In the days leading up to June 6, 1944, as soldiers and sailors prepared to execute Operation Overlord, Gen. Dwight D. Eisenhower, the supreme commander of the Allied Expeditionary Forces, penned a message to his troops.

“You are about to embark upon a great crusade, toward which we have striven these many months. The eyes of the world are upon you. The hopes and prayers of liberty loving people everywhere march with you.”

In fact, the seaborne invasion of France at Normandy, the largest such undertaking in the history of warfare, was critical to the war. If American, British and Canadian forces were unable to break through Hitler’s vaunted Atlantic Wall, the allies would be dealt a crippling defeat. Germany and the Axis powers would retain control of Fortress Europe, and even if Hitler’s imperial ambitions were curtailed, his stranglehold on France, and Belgium, and Poland, might never be broken.

Years in the making, the D-Day invasion was a carefully crafted ballet. Navy ships bombarded the shoreline before and during the invasion. (Among the flotilla: A battleship called the U.S.S. Nevada, the only vessel to get underway three years earlier when Pearl Harbor was bombed. Now she was back in the fight.)
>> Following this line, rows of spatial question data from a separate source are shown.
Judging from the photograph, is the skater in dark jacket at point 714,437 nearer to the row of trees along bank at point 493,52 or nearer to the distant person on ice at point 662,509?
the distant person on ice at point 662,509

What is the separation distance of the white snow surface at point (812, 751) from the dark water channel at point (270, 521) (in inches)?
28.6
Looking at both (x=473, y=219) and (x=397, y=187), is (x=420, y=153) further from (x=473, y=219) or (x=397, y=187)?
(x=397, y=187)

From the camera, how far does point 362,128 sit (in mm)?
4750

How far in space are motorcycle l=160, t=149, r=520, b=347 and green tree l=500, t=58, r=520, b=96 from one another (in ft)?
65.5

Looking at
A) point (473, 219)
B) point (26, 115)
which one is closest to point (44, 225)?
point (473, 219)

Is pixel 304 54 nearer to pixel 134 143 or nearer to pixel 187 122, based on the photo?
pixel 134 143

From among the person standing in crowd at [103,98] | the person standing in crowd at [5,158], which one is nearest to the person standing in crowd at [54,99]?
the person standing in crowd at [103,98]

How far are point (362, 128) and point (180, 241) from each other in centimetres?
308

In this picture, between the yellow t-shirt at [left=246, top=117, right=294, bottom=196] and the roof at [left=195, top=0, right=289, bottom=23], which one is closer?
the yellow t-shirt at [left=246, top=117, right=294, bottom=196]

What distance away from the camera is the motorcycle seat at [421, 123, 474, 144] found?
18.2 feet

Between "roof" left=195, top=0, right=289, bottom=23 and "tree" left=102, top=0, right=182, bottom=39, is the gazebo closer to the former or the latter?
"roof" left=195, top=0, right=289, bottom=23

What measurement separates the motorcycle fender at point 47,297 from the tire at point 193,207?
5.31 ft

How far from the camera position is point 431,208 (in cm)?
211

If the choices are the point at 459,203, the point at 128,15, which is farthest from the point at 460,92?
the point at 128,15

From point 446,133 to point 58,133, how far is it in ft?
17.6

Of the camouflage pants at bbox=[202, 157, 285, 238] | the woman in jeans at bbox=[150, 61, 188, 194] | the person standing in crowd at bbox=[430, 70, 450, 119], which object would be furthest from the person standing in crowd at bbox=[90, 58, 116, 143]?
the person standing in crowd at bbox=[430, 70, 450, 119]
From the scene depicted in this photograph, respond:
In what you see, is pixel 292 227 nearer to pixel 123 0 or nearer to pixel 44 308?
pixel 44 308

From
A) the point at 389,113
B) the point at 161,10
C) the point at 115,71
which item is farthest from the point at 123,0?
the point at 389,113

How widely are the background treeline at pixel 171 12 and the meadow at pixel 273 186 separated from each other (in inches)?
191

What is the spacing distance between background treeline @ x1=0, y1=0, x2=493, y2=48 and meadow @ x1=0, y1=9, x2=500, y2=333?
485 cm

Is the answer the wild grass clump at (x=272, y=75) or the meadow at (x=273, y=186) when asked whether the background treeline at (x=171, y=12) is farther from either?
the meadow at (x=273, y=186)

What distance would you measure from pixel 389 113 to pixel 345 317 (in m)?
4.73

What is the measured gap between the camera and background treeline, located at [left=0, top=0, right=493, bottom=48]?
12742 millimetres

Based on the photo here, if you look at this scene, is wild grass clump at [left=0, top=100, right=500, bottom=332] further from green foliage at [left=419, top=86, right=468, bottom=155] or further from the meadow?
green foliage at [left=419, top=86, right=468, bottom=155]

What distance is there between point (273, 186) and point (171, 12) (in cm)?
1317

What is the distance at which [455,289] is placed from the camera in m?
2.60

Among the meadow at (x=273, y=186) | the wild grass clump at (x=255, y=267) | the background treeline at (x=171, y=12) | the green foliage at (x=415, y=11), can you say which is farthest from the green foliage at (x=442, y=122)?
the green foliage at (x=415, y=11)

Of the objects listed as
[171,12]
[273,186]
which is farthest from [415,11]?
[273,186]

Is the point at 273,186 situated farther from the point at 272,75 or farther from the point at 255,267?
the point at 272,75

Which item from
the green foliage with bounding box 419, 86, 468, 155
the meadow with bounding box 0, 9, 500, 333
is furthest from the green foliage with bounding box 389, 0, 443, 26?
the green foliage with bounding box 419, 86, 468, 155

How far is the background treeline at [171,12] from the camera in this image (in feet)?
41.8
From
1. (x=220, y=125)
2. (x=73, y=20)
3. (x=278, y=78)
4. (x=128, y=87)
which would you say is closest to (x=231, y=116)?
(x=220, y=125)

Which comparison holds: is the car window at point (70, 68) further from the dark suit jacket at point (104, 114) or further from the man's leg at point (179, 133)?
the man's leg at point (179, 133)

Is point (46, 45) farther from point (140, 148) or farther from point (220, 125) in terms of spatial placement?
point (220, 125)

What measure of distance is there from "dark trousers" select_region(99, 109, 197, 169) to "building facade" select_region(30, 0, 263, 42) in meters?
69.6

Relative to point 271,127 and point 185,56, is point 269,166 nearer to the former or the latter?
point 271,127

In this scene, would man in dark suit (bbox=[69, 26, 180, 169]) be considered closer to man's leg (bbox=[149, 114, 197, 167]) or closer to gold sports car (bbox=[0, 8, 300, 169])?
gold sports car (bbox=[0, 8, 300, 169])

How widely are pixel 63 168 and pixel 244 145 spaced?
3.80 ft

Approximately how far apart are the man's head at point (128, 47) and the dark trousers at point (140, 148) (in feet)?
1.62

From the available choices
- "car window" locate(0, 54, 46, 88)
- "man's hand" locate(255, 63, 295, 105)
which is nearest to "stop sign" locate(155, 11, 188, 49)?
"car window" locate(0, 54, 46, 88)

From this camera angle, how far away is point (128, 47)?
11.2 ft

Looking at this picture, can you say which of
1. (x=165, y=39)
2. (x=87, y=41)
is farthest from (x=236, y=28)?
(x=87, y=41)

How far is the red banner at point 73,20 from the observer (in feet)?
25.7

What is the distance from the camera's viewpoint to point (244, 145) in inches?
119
The night before the invasion, paratroopers laden with gear took off from bases in England. They would jump behind enemy lines under fire, securing positions inland and clearing the way for the advancing troops.

By sea, thousands of soldiers were ferried across the English Channel in ships, loaded into Higgins boats for the ride to shore.

When they got there, German soldiers and troops under their control from occupied Europe were waiting, unleashing withering fire upon the beach. All told, an estimated 2,500 soldiers lost their lives that day, young men, really, many not old enough to legally take a drink. Back home, telegrams would be delivered to grieving families, as blue stars turned to gold by the score.

The eyes of the world were upon them.

These ordinary men, answering a call to duty that rang out with the air raid sirens in Hawaii three years before, crawled their way across beaches named Utah, and Omaha, Sword, Juno and Gold. They scaled sheer cliffs under enemy fire. They watched friends and comrades fall. But they kept going, yard-by-yard, inch-by-inch, until they secured a foothold, one that would allow Allied forces to free Europe from fascist tyranny.

There would be hard days and nights ahead, more fighting, more death. There would be feats of daring, acts of bravery, terror and heartbreak alike. We look on with amazement and awe at what ordinary men placed in one of history’s most horrifying places could do and did do, under some of the most harsh circumstances soldiers have ever known. Although they would later become known as The Greatest Generation, to each other, they were merely friends, comrades-in-arms, fellow soldiers. But they were also America, and Great Britain and Canada, it’s promise, it’s future, it’s last hope for a world undivided between good and evil, between the conquers and the conquered.

They eyes of the world were upon them.

Today, as we commemorate the 70th anniversary of D-Day, the beginning of what Eisenhower called a great crusade and a great and noble undertaking, the eyes of the world are still upon them. Their numbers have dwindled, their voices fallen silent, like the guns on those now-peaceful cliffs. But we must never forget what they did there on that longest day, and all the days that followed.

For those few who remain who were there, who still remember June 6, 1944, it will forever be the Day of Days, when the sea was gray with our ships, the sky dark with our planes, and the beaches and hedgerows red with our blood.

They eyes of the world were upon them. And they did not fail.